A study of more than 800 allegations against the federal Customs and Border Protection agency for excessive force and other alleged abuses has found less than a quarter of them may warrant further review.
After a review of 876 cases, Mark Morgan, who heads the Office of Internal Affairs of Customs and Border Protection, said at a media briefing Friday that while this does not imply misconduct of officers or agents, these 155 cases will be further examined.
He said he does not know when the review will be completed or what details would be released about the individual cases.
Morgan became acting assistant commissioner of the Office of Internal Affairs for Customs and Border Protection on June 16.
Morgan said that 656 cases did not require further review, either because the investigation was thoroughly conducted and the force was reasonable, because the plaintiff recanted or because of insufficient evidence.
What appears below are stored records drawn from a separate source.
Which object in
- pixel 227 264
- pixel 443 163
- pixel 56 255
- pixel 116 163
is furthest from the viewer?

Others are still open criminal investigations, or were found to not involve Customs and Border Protection personnel.
Morgan said Customs and Border Protection does not have the authority to conduct criminal investigations.
“This has resulted in very unintended consequences, but nevertheless consequences in terms of efficiency, timeliness and transparency,” Morgan said. “Not quality, and there’s a big difference there.”
Addressing criticism for waiting to investigate administratively until the criminal investigations are completed, Morgan said the criminal investigations could be affected by Customs and Border Protection’s investigation.
“Unfortunately this process can take years,” Morgan said, addressing criticism of slow investigations. “And we’re taking a look at it.”